Adulthood

You are mistaken. Some stories remain suspended in the air, with their good and their bad.

You want to flee and withdraw like a darkness afraid of its own shadow. Yet I tried to tell you: you have no shadow to fear, nor did we share a closeness capable of crossing oceans. In the middle of absence, you defined an “ending” and convinced yourself of this fabricated script. But our story—so clearly not meant to continue—did not need an ending.

On the threshold of the orange door, I asked you why you were pulling away. You said you were standing alone in a dead-end street, that you had only turned your back on me. And you added: “Nothing has changed.” Even when I know how a film ends, I still like to watch it. But you, it seems, are one of those who lose their appetite the moment they hear a spoiler.

You leapt out of bed and slipped a yellow sock onto your hand. Had I understood that you were trying so helplessly to hide yourself, I would have turned my head and not looked at you. That night, I would not have whispered the stirrings of my heart into your ear. I would not have let my respect for you grow because of your so-called courage. And yet, in your room with its darkened mirrors, I thought you loved the reflection of yourself in my eyes.

We made love in the cool shade of the green banana tree that sheltered us from the heat of the day. An hour earlier, you had been wavering in your love; now, on the edge of an impossible future that worried you, you renounced me altogether. Yet if we set aside the distant future you feared, I would not even have been there in the near one. The absence of a future cost us a bright, sunlit day we could have enjoyed.

In the brown-floored room, you said angrily, “Why are you moving? Just stay still! The virtue of stillness and so on…” You muttered something.

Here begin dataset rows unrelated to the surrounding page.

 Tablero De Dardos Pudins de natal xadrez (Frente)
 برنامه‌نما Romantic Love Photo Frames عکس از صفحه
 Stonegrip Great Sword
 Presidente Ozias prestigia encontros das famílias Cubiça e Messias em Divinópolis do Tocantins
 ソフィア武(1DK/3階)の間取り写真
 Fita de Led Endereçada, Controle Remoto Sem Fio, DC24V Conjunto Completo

But I am not like you. I live with excitement and keep moving. Was that what frightened you? Will you take out the pain of feelings you cannot control by hurting me?

I am wrong. You did not want to define an “ending”; fleeing the “end” lying on our bedside, you abandoned our dance before the tanda was over.

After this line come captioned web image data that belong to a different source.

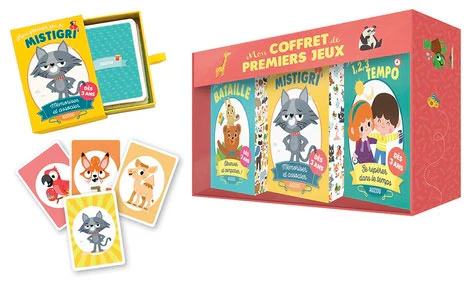 Coffret de premiers jeux dès 3 ans: bataille, 123 tempo et Mistigri – Image 2
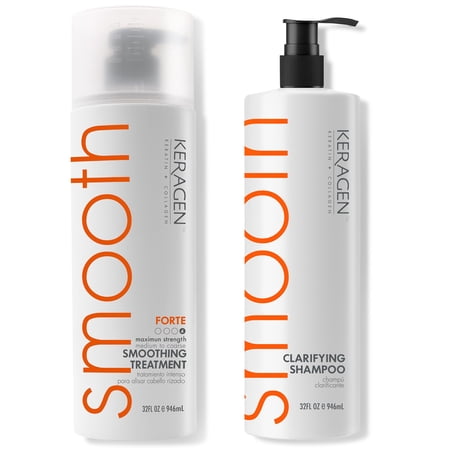 Keragen - Brazilian Keratin Smoothing Treatment, Dry and Damaged Hair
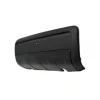 Moulure centrale pare-chocs arrière pour FIAT PANDA 4X4/NAT. POW. depuis 2013, noire brillante, avec trous radar + supports capteurs, Neuve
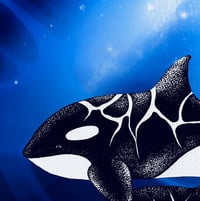 Image 3 of Limited Edition Fine Art Print | Mom and Baby Orca 
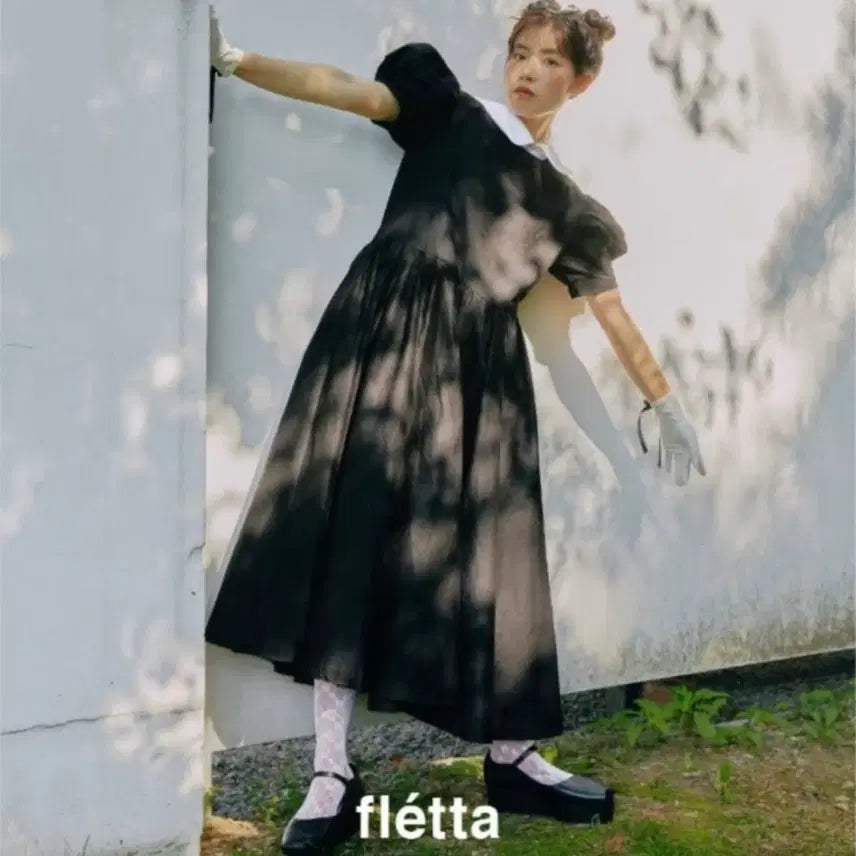 [BUNJANG] Fletta 04 Black Dress / [택O미시착새상품] 플레따 04 드레스 블랙 원피스 fletta 하객룩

And yet, I would have liked to hold you and say goodbye with a kiss. In our final tanda, we could have embraced as we did on the first day and completed together the journey we began.

So be it.

Our story is too high for us to reach, too transparent for us to rest in its shadow. Later, it drifts into our palm like a feather torn from rare times that will never return. Perhaps you will blow on it gently and watch it rise, defying gravity. Or perhaps you will brush it roughly from your palm and continue on your way. As you wish.